2017.05.30 Tue連載バックナンバー

アマゾンでの“疑惑の取引”

 先日、アマゾン(Amazon.co.jp)のサイトでオンラインショッピングをしていると、ある商品がおすすめとして表示されていました。ちょっと興味がそそられたので商品画像をクリックすると、参考価格1万円のところ、販売価格はわずか55円。カスタマーレビューを確認すると賛否がかなり分かれていましたが、もし騙されたとしても55円ということで、試しに購入することにしました。

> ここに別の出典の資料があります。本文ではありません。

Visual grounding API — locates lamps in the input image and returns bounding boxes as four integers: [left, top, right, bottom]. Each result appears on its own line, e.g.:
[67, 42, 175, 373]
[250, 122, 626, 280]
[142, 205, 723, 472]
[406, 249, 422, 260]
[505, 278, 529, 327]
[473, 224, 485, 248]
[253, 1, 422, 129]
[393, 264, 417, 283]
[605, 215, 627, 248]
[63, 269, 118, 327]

 商品は中国からの発送らしく、自宅に届くまでは1週間以上かかりましたが、現物を確認すると期待以上のものであり、55円であれば十分にその価値があると感じました。そこで、追加注文しようと同じ商品のサイトにアクセスすると、価格はなんとさらに値下げされて20円になっていました。

 20円では送料無料のため送料分にもならないだろうと思い、相手のことも考えてまとめて20個を注文したところ、翌日には発送されたという連絡がアマゾンから届きました。

 ところが数日後、販売業者から何の理由もなく取引をキャンセルする旨のメールが届いたのです。

 

横行する『アマゾン1円詐欺』

 私の注文した商品がキャンセルされた数日後、ネットニュースでその真相を知ることになります。

 その記事には『アマゾン1円詐欺』の見出しがつけられ、その特徴として次のようなものが挙げられていました。

1.圧倒的な安い値段で出品されている
2.アマゾンではなく、中国からの発送で自宅に届くまでにかなりの時間がかかる
3.追跡番号を伝える発送連絡あっても追跡はできない(存在しない番号の通知)
4.数日経ってからショップ側から在庫切れ等でキャンセルする旨の連絡がある
5.Amazonを装ったメールで「キャンセルのため返金されます」と通知がある
6.最終的には返金がなされない

 そのニュースが報道されたときに気になったのでアマゾンのサイトを見ると、私の購入した商品は価格が1円まで下がっていました。まさに1円詐欺と同じような状況だったのです。

 私の場合は、結局返金されたので金銭的には何ら損害がなかったのですが、そうすると一連の取引に謎が残ります。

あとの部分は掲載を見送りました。